* WHAT IS EXPECTED:
For the material below, reproduce exactly each line from the one that has "Agent Martin Bellamy" through the one that has "Mullaloo Beach Hotel, 18/10", and no others; pictures stay out.

* EXERCISE INPUT:
↓

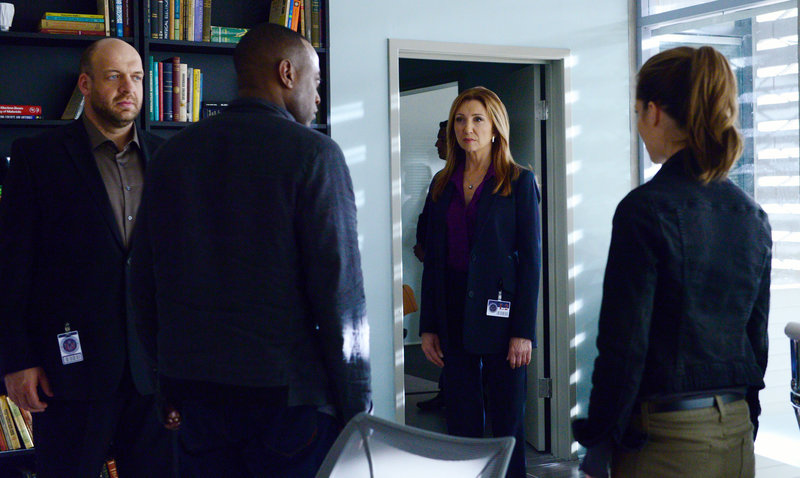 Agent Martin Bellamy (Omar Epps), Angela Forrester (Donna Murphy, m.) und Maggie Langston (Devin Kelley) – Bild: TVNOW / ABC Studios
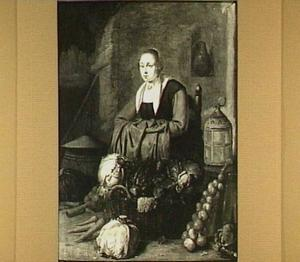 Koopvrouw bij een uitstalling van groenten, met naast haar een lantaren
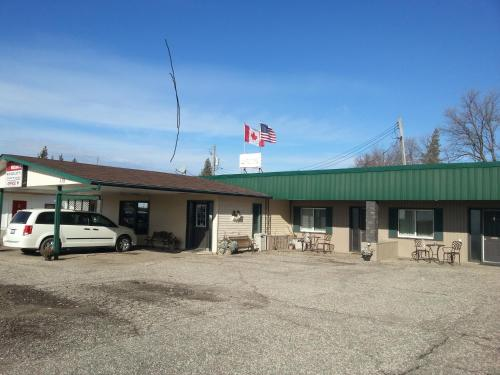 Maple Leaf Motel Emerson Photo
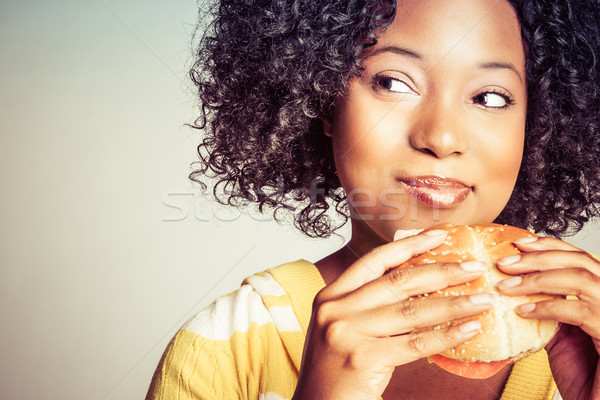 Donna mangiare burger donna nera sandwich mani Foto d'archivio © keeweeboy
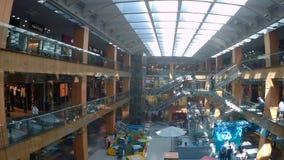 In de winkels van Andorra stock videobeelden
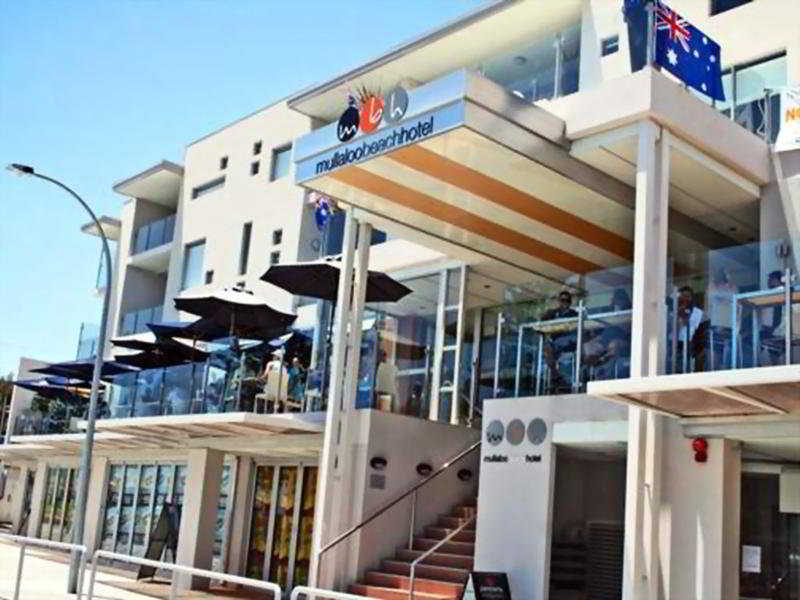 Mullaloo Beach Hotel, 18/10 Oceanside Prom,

↑
↓

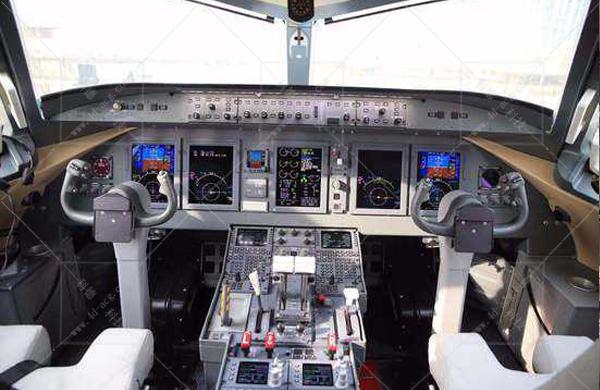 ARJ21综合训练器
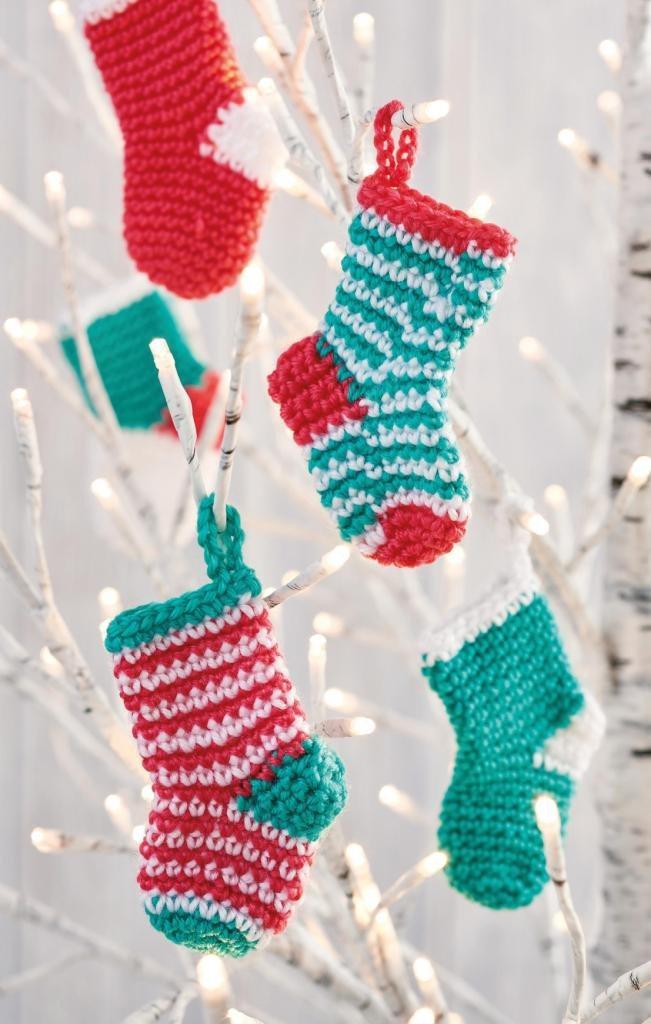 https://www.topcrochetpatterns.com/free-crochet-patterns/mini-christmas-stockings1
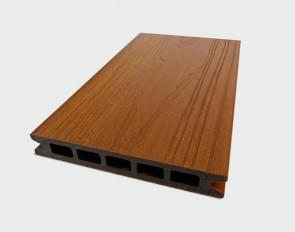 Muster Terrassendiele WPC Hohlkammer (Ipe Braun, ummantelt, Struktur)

↑
↓

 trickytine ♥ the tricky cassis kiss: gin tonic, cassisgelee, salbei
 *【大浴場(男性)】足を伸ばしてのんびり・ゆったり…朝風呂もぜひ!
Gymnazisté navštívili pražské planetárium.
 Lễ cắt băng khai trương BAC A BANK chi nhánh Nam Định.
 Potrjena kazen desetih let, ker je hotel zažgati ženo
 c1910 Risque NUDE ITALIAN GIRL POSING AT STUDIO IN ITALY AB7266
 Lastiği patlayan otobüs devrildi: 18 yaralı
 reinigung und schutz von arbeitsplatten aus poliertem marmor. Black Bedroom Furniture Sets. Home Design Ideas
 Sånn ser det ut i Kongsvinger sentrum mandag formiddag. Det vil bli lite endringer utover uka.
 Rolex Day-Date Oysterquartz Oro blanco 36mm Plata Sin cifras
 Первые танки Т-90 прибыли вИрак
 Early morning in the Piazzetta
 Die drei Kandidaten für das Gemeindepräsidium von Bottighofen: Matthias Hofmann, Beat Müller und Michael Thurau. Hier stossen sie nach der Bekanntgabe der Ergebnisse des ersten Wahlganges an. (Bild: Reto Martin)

↑

* OUTPUT:
 Agent Martin Bellamy (Omar Epps), Angela Forrester (Donna Murphy, m.) und Maggie Langston (Devin Kelley) – Bild: TVNOW / ABC Studios
 Koopvrouw bij een uitstalling van groenten, met naast haar een lantaren
 Maple Leaf Motel Emerson Photo
 Donna mangiare burger donna nera sandwich mani Foto d'archivio © keeweeboy
 In de winkels van Andorra stock videobeelden
 Mullaloo Beach Hotel, 18/10 Oceanside Prom,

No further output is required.